Dimethyl Fumarate Ameliorates Tacrolimus-Induced Nephrotoxicity in Rats

Session Information

• Transplantation: Basic
  October 26, 2018 | Location: Exhibit Hall, San Diego Convention Center
  Abstract Time: 10:00 AM - 12:00 PM

Category: Transplantation

• 1801 Transplantation: Basic

Authors

• Shimomura, Akihiro, University of California, Irvine, Orange, California, United States

Akihiro Shimomura,

• Li, Shiri, University of California, Irvine, Orange, California, United States

Shiri Li,

• Dafoe, Donald Cameron, University of California, Irvine, Orange, California, United States

Donald Cameron Dafoe,

• Ichii, Hirohito, University of California, Irvine, Orange, California, United States

Hirohito Ichii,

Background

Tacrolimus (TAC) is an important maintenance immunosuppressive drug that is widely used for organ transplant.

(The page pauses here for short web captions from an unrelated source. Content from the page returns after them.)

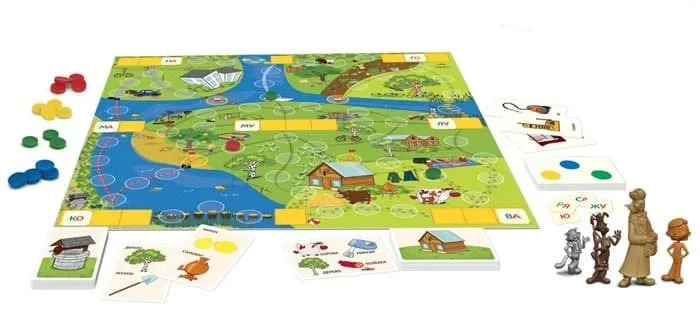 Настольная игра: Простоквашино.Читаем по слогам. Настольная игра: Простоквашино.Читаем по слогам.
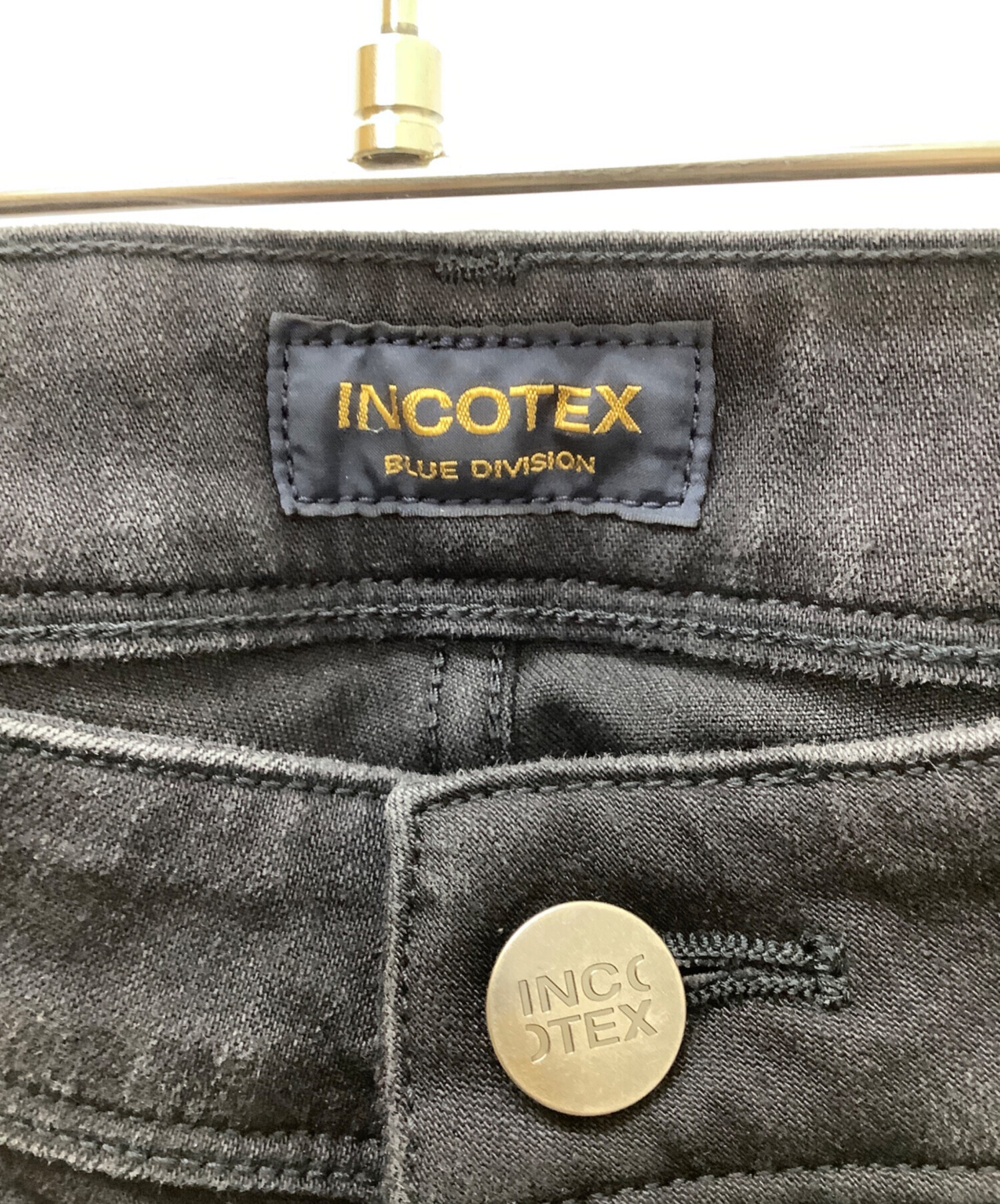 中古・古着通販】INCOTEX (インコテックス) スリムフィットブラック 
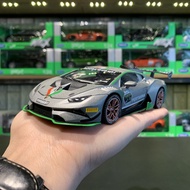 Lambo ganni Huracan Super Trofeo Evo 1:32 scale CHIMEI car model (Gray + Black)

However, patients treated with TAC are at high risk of developing organ injuries such as kidney and pancreas, especially kidney is more susceptible to TAC. TAC causes renal dysfunction or failure not only on donor kidneys but also on native kidneys. The incidence is 52%, 40% and 59% in patients after kidney, liver and heart transplants, respectively. Despite the tremendous efforts to reduce TAC-induced kidney injury, satisfactory therapies have not been established because the exact pathogenesis has remained unclear. There are increasing evidences that oxidative stress is involved in both TAC-induced kidney and pancreas injuries. Dimethyl fumarate (DMF), which has recently been approved by FDA for the treatment of relapsing forms of multiple sclerosis (MS) and relapsing-remitting MS patient, is a modifier of the nuclear factor-2-keap1 pathway that induces antioxidative and antiapoptotic effects. In the present study, we investigated the effects of DMF on TAC-induced kidney and pancreas injuries.

Methods

Male Sprague-Dawley rats at 9 weeks of age were divided randomly into four groups; low-salt (LS) diet (group LS), LS+DMF (group DMF), LS+TAC (group TAC), or LS+TAC+DMF (group TAC+DMF). DMF at a dose of 50 mg/kg･BW or vehicle was gavaged once a day. TAC at a dose of 1.5 mg/kg･BW or vehicle was subcutaneously injected once a day.

Results

At 15 weeks of age, significantly elevated levels of serum creatinine and urea nitrogen were detected in group TAC. Group TAC+DMF showed significantly lower levels of them than group TAC. Both Masson’s Trichrome staining and immunohistochemical collagen1 staining of rat kidney showed consistent results with renal function. On the other hand, intraperitoneal glucose tolerance test, HOMA-IR and HOMA-β showed significantly impaired glucose tolerance and β cell function in group TAC, which could not be improved by DMF.

Conclusion

DMF ameliorated kidney injury but not pancreas injury in the TAC-induced rat model. This provides a novel approach for preventing TAC-induced nephrotoxicity in patients after organ transplant. Our data also indicates that TAC-induced kidney and pancreas injuries may have different pathogenic mechanisms. We expect to further investigate the pathogenic mechanisms of TAC-induced organ injuries.